Sunday, April 18, 2010

About Last Night

Funny how Date Night can go off the rails.

Last night was indeed DN, following an enjoyable afternoon stalking our favourite artists on the London Artists' Studio Tour. We had tickets to see Orchestra London play Mendelssohn's Violin Concerto, featuring our brilliant concertmaster Joseph Lanza. (Big shout-out to Joe, who was fabulous as always. We are blessed with a talented orchestra indeed.)

About 2 minutes into the music, the phone goes off. Yes, we are philistines who leave the phone on -- albeit on silent -- during concerts and the like. Sue us, we have young children, and one of said babes was in the woods far away and had complained of an iffy stomach when we'd dropped him off on Friday night. Hence, my spouse left the auditorium and took the call.

Thank goodness Doug made it back in time to hear the sublime last half of the concerto. (Did I mention Joe Lanza is godly?) After furious arguments back and forth during intermission, we bailed on the concert, raced home, relieved the startled babysitter (and her very disappointed charge) and then I took off for the hour-long drive to the lakeside camp to retrieve my ailing child. Fortified by a double-shot of Starbucks, I made it in record time, pulling off the highway into the camp's driveway less than an hour after I left town.

Greeted by a chained gate and the pitch-black woods beyond it, I swore colourfully in a parentally inappropriate fashion, and considered my options. Option 1) Call the adults with whom my son was camping in 1-degree Celsius weather. Lucky me, no cellphone reception. Option 2) Call out futilely into the dark woods in the hopes of attracting the ranger's attention. Considering that my family claims not to hear my voice when I call them from upstairs in our admittedly small house, this option's chances of success were slim indeed. Option 3) Walk back along the fence line out to the highway, around the end of the fence and in to camp that way. Tried it, but lo and behold there is an almost invisible wire fence that runs along the highway perimeter of the property. Sigh.

There was no hope for it. A fence stood between this mama tiger and her sick cub, so climb it I would. Now, two X-chromosomes is all I have in common with Lara Croft, so there was no graceful run-vault-land happening this dark night. It was more like Homer Simpson trying to scale Everest with the promise of a donut at the summit.

The first human I encountered mutely pointed the way through the dark to the ranger's cabin. Imagine my surprise when the ranger sheepishly explained that the heavy chain and padlock were mostly for show, but rarely employed. I could have unhooked the gate and driven through. Lara Croft would have shot him merely for the annoyance and humiliation factor, but I did not.

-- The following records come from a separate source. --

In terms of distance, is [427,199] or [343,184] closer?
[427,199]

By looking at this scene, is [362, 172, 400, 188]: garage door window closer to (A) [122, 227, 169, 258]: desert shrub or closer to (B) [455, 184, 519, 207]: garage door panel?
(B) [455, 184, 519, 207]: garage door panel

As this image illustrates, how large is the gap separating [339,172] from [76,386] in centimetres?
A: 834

By this point I'd lost all the time I'd gained from my caffeine-fueled Andretti impression, and it was just after 11PM when I finally got to the site. The cub was a sorry looking camper with saturated boots and a wicked head cold, and looked pathetically happy to be picked up by the scruff of his neck and carried back to the family den. He was emitting adenoidal snuffling noises before we'd reached the first small town on the route home, and slept through even AC/DC on the stereo.

Date Night ended with a collapse into bed at 12:45AM beside my sleepy mate, content that all the Hyphenators were where they should be. It was a decidedly unromantic but satisfying end to a mid-life evening.